Problem details: In the text below on Texas royalty calculation, what does the net-back method involve?

Source document:
::::
One impediment to the correct resolution of lessors’ claims for unpaid royalties is the complexity of the contractual arrangements between producers and purchasers of production. Occidental Permian, Ltd. v. French et al offers a good example.

It is also a refresher on the basic rules of royalty calculation in Texas and, for royalty owners in suits for unpaid royalties, a look at what the court did and didn’t consider as evidence from experts. This second topic will be the subject of my next post.

Rules of Royalty Calculation (unless the lease says otherwise)

Royalties may not be reduced by production costs; postproduction costs are deducted prior to calculating royalty.

Postproduction costs include taxes, treatment costs to render hydrocarbons marketable, and transportation costs.

In a “market value at the well” lease, the market value of production from a well may be proved by one of two ways: (1) the comparable sales method, or (2) the net-back method.

Under the comparable sales method the sale price is compared to other sales that are comparable in time, quality, quantity and availability of market outlets.

The net-back method involves subtracting the reasonable post-production marketing costs from the market value at the point of sale.

A market-value lease does not give rise to an implied duty to market.

In a proceeds lease the standard of care in testing the performance of the lessee’s implied covenant is that of a reasonably prudent operator under the same or similar facts and circumstances.

The Royalty Clauses

Royalties on the Fuller lease were due on “the market value at the well of one-eighth (1/8th) of the gas so sold or used.”

Under the Cogdell Lease the lessors would receive for gas sold, “1/4 of the market value at the field.” Royalties on “ . . . gasoline and other products manufactured and sold . . . 1/4 of the net proceeds of the sale thereof, after deducting cost of manufacturing the same.”
::::
Given data:
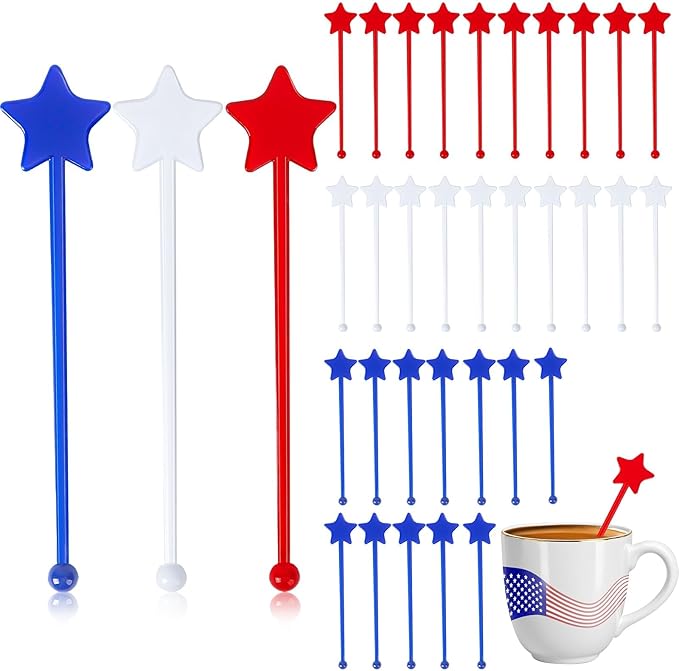 Jansun 36 Pcs 4th of July Patriotic Cocktail Stirrers, Red White and Blue Drink Stirrers Plastic Swizzle Sticks Reusable Coffee Stirrers Stir Sticks for Fourth of July Independence Day Party Supplies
::::
Task answer: It involves subtracting the reasonable post-production marketing costs from the market value at the point of sale.